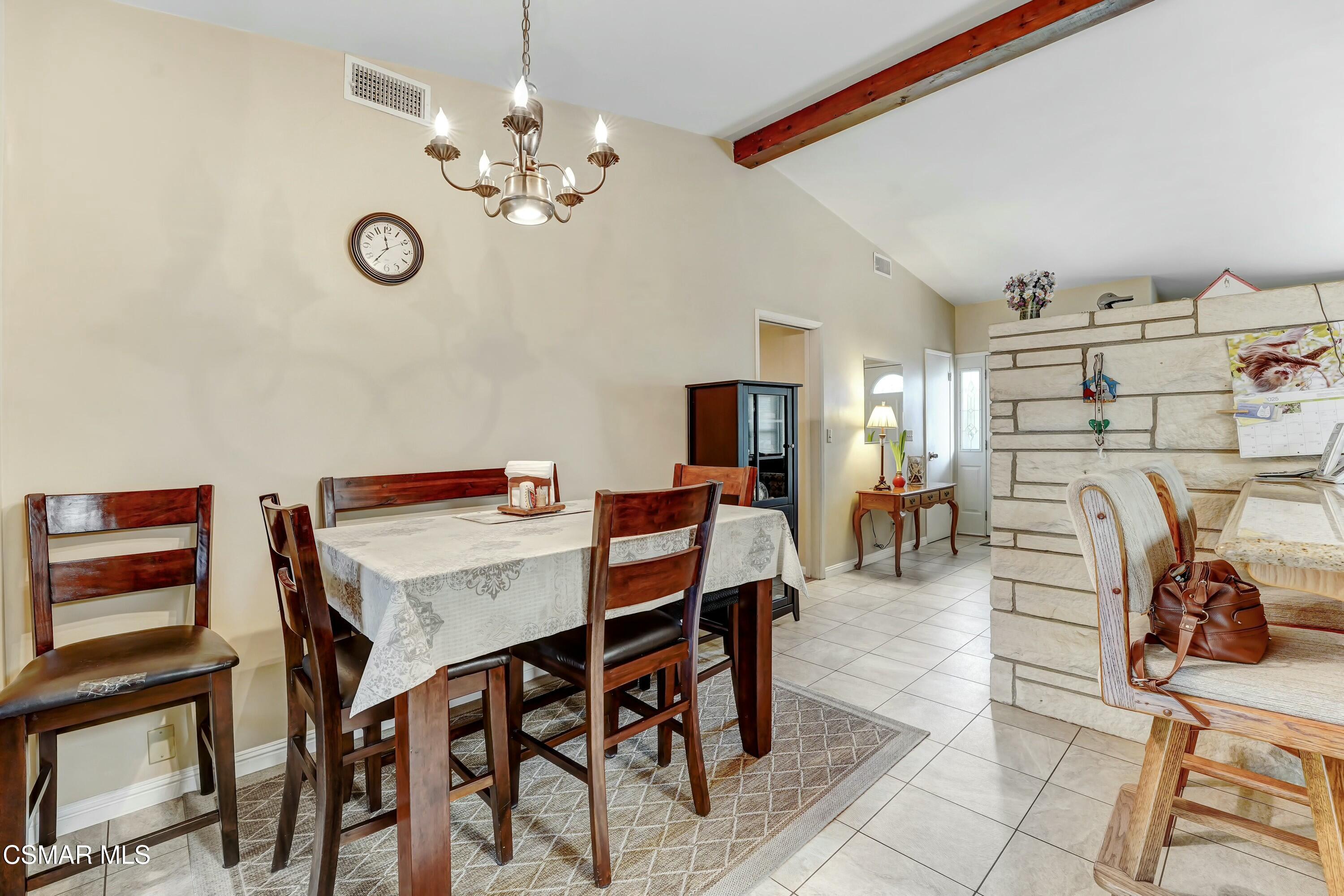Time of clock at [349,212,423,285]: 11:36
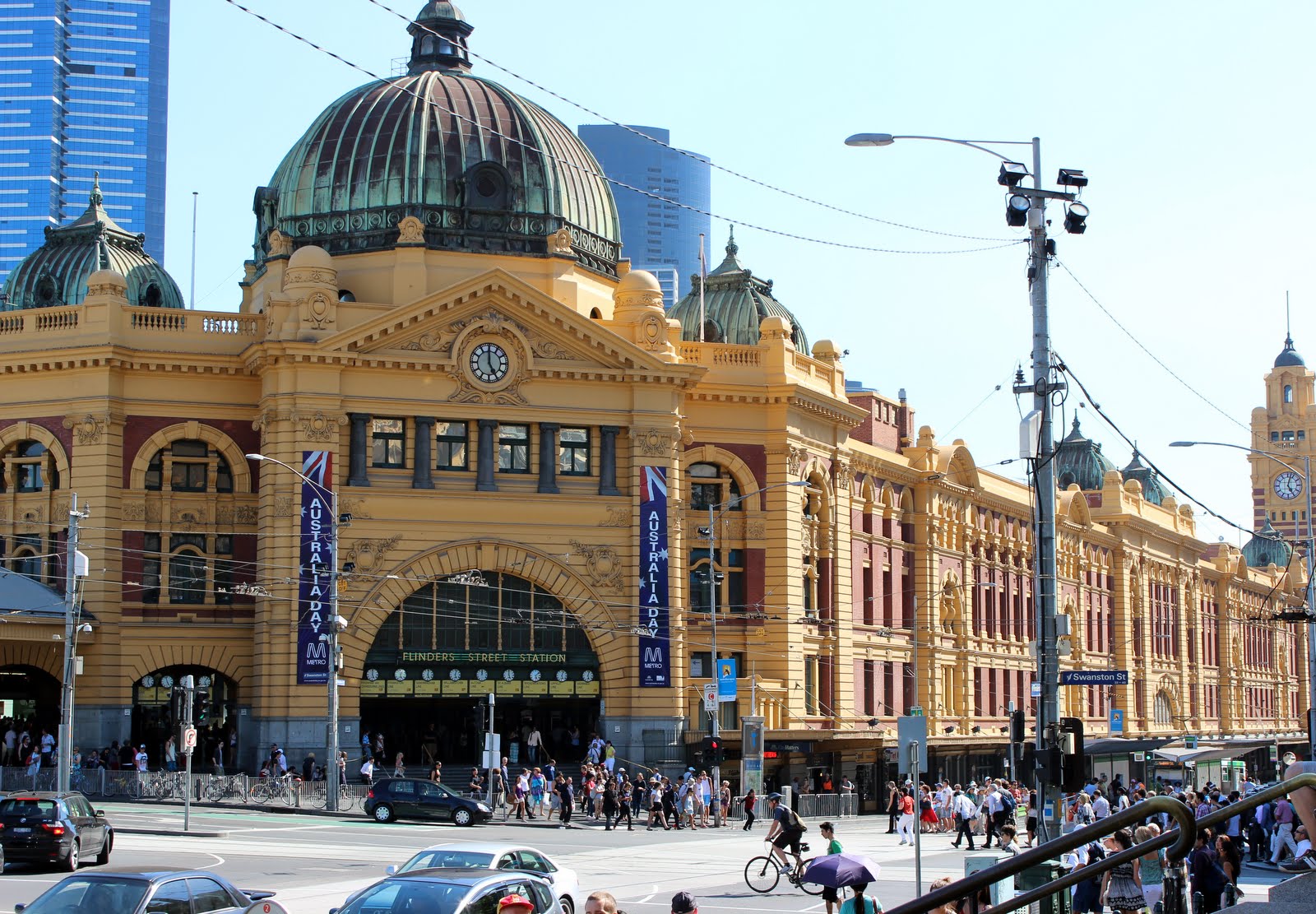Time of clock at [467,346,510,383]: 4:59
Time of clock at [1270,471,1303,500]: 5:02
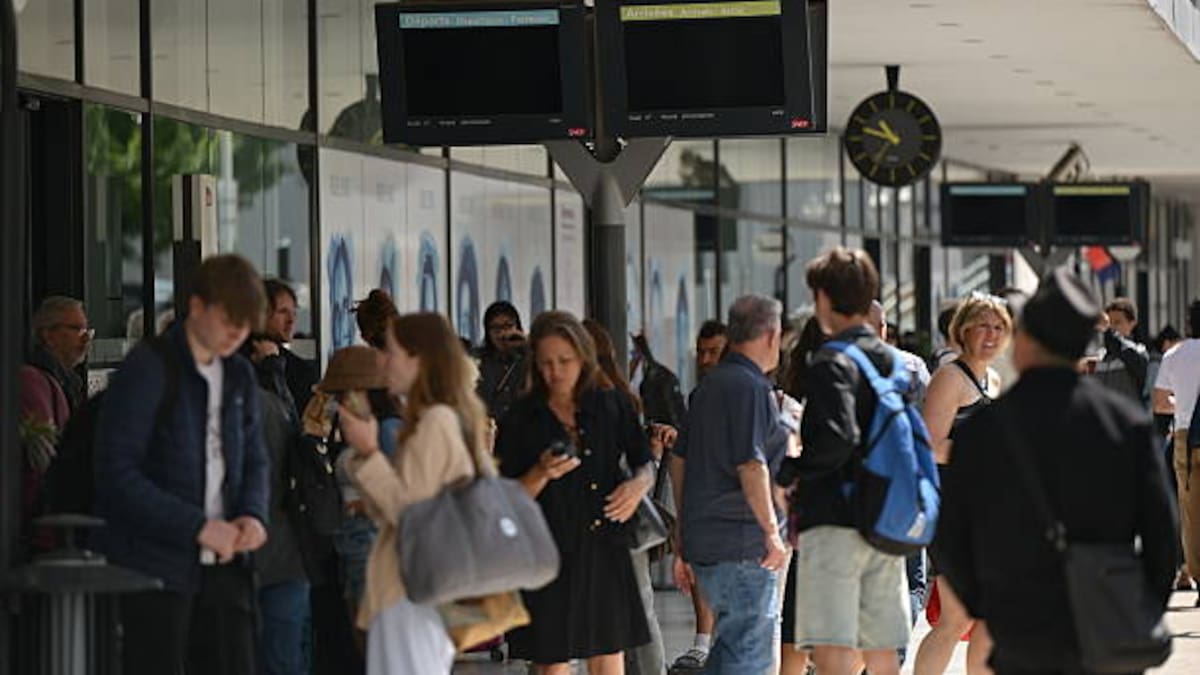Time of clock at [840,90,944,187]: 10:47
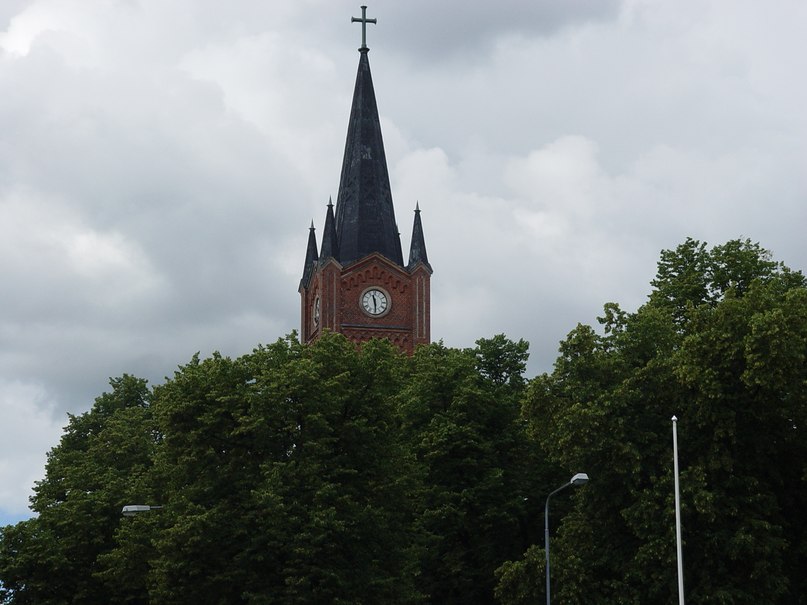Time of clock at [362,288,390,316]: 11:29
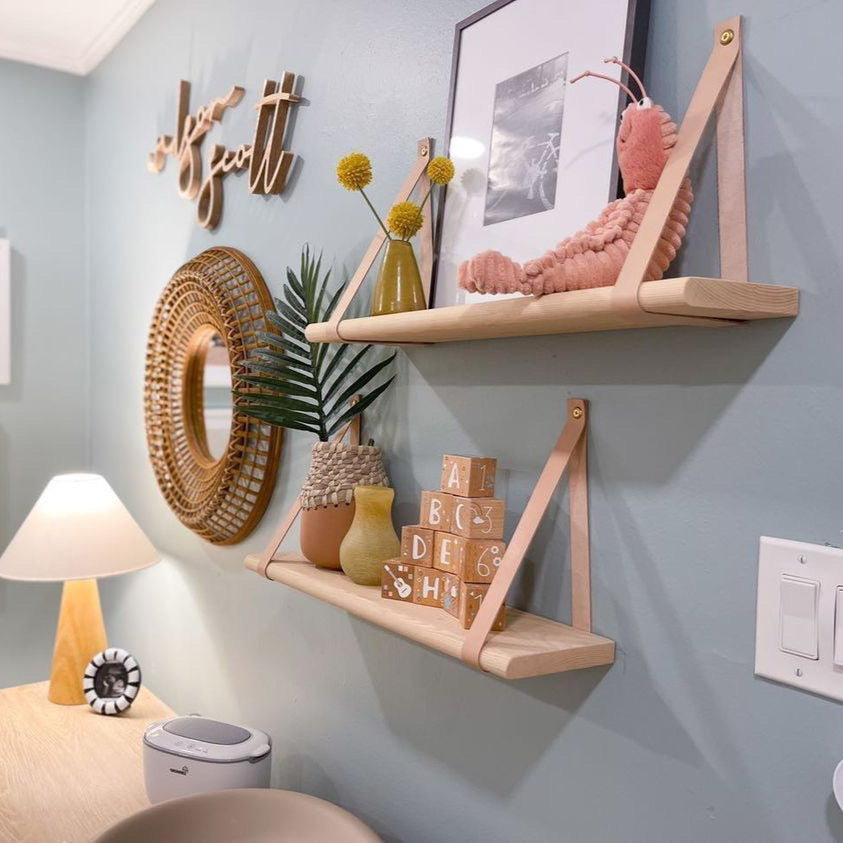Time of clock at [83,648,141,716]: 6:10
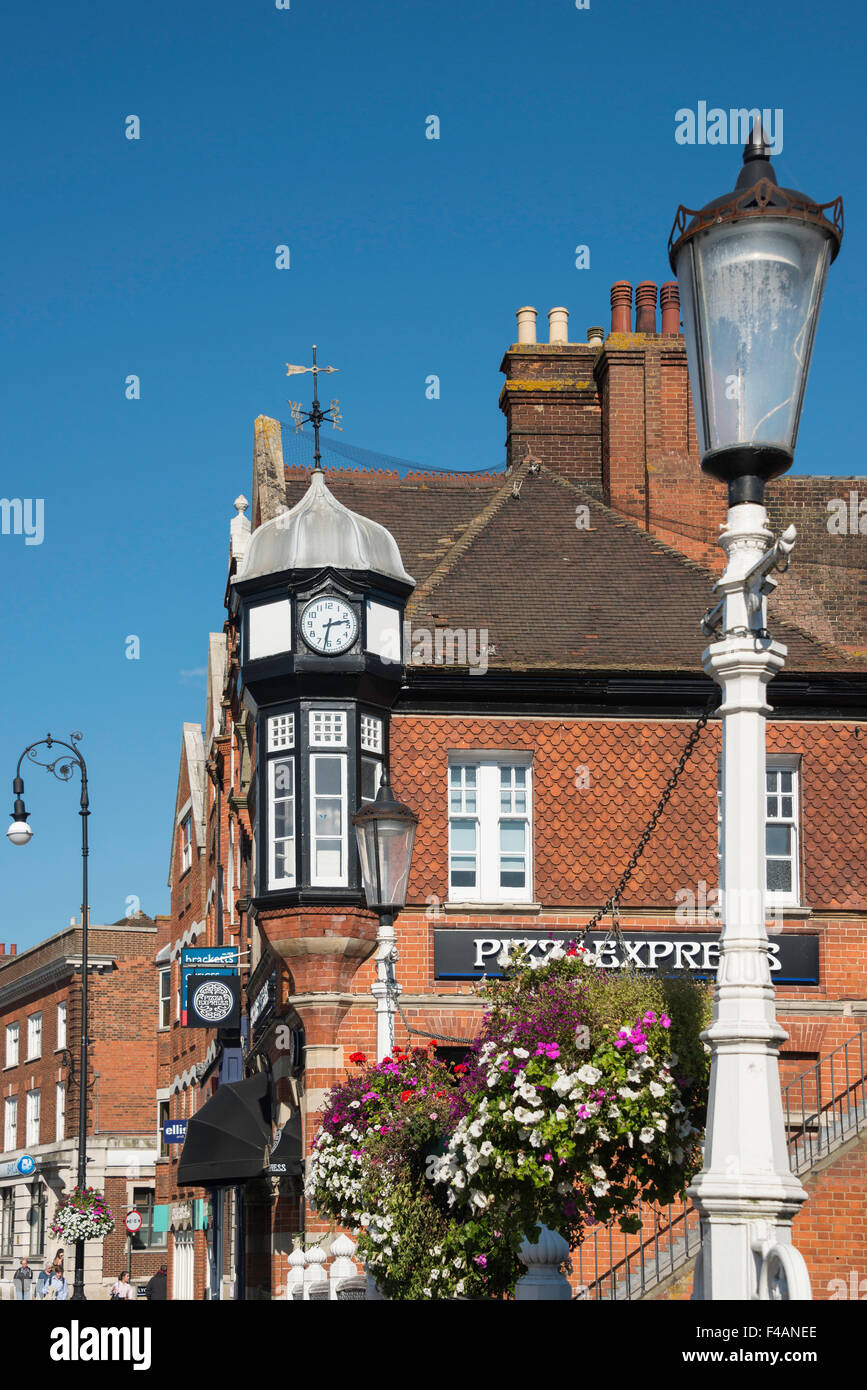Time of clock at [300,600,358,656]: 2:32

Arbeitsanweisung: Geben Sie sämtliche Zeilen der obigen Liste wortgetreu wieder. Die Bilder lassen Sie dabei weg.

Antwort:
Time of clock at [349,212,423,285]: 11:36
Time of clock at [467,346,510,383]: 4:59
Time of clock at [1270,471,1303,500]: 5:02
Time of clock at [840,90,944,187]: 10:47
Time of clock at [362,288,390,316]: 11:29
Time of clock at [83,648,141,716]: 6:10
Time of clock at [300,600,358,656]: 2:32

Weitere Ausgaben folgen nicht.